Comparison between the collected and the Barabási-Albert network distributions


In [29]:
ba_degrees = list(dict(ba.degree()).values())

f, ax = plt.subplots(figsize=(15, 6))

sns.distplot(degrees_truncated, label='Collected network', ax=ax)
sns.distplot(ba_degrees, label='Barabási-Albert network', ax=ax)

plt.legend(loc='upper right')
plt.show()


We clearly see here that it is a better approximation than the Erdős–Rényi graph but is still not ideal.

3.1.3) A power law network with the right exponent

In this section we are trying to make a power law network with a closer exponent to the one measured in the regression of the original network. We didn't find any method to make a graph with the exact exponent but we approximated it with the following code.

The configuration_model method from NetworkX allows us to create a graph from a given list of degrees.
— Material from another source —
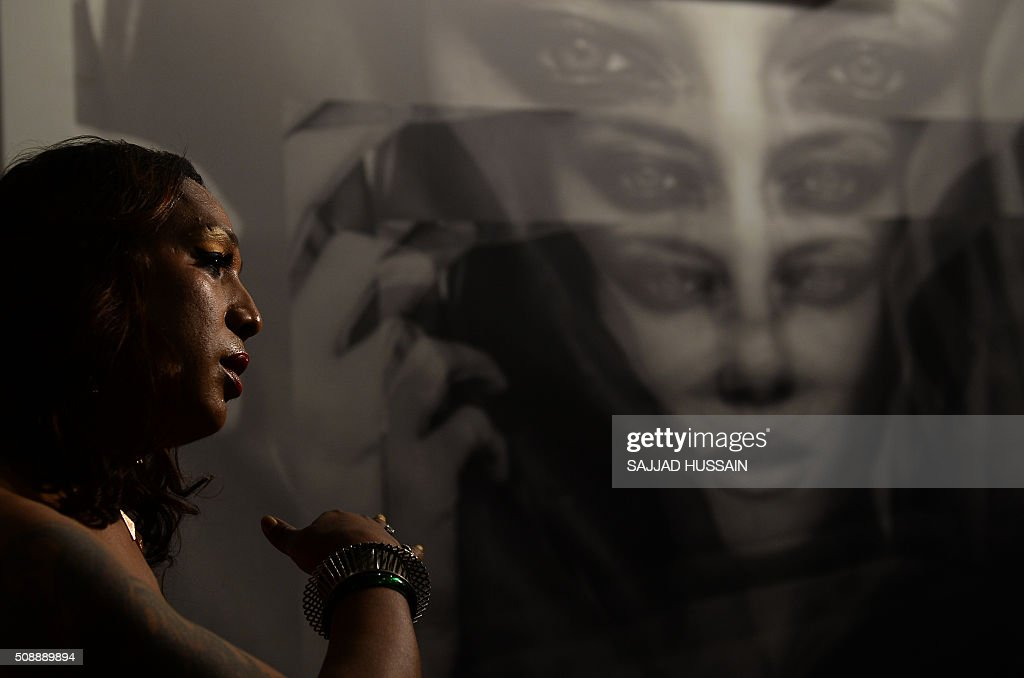 An Indian judge speaks with media during a model audition in New Delhi on February 7, 2016. A non-profit group conducted the first of its kind modelling auditions for transgenders,who often live on the extreme fringer of India's culturally conservative society,sometimes falling into prostitution and begging. AFP PHOTO / SAJJAD HUSSAIN / AFP / SAJJAD HUSSAIN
In order to create a list of degrees respecting a power law distribution of coefficient $\gamma$, we use the function powerlaw_sequence from NetworkX. However this function can return zeros and we don't want to do that because our graph is connected. So what we do is generate each degree one at a time and check that it's not 0.


In [31]:
while True:
    # Iterate the construction of a degree sequence until we find one that has a pair sum
    # (this is a requirement of the function configuration_model)
    s = []
    while len(s) < nNodes:
        # generate degrees one at a time
        nextval = int(nx.utils.powerlaw_sequence(1, 1.6)[0])
        if nextval != 0:
            s.append(nextval)
    if sum(s) % 2 == 0:
        # we found a proper distribution, can break!
        break

power_law = nx.configuration_model(s)
power_law = nx.Graph(power_law) # remove parallel edges
power_law.remove_edges_from(power_law.selfloop_edges())

print('This power law network has {0} nodes and {1} edges.'.format(len(power_law), power_law.size()))


This power law network has 6830 nodes and 41037 edges.

We note right now that the number of edges in this model is really lower to the value in the collected network (367483).

It seems that the lowest coefficient we can set for the power law is 1.6. All the other attemps with smaller coefficient have crashed.

We can check that it indeed follows a power law distribution :


In [32]:
print_denoised_degree_distribution(power_law, a=100, b=200, d=200)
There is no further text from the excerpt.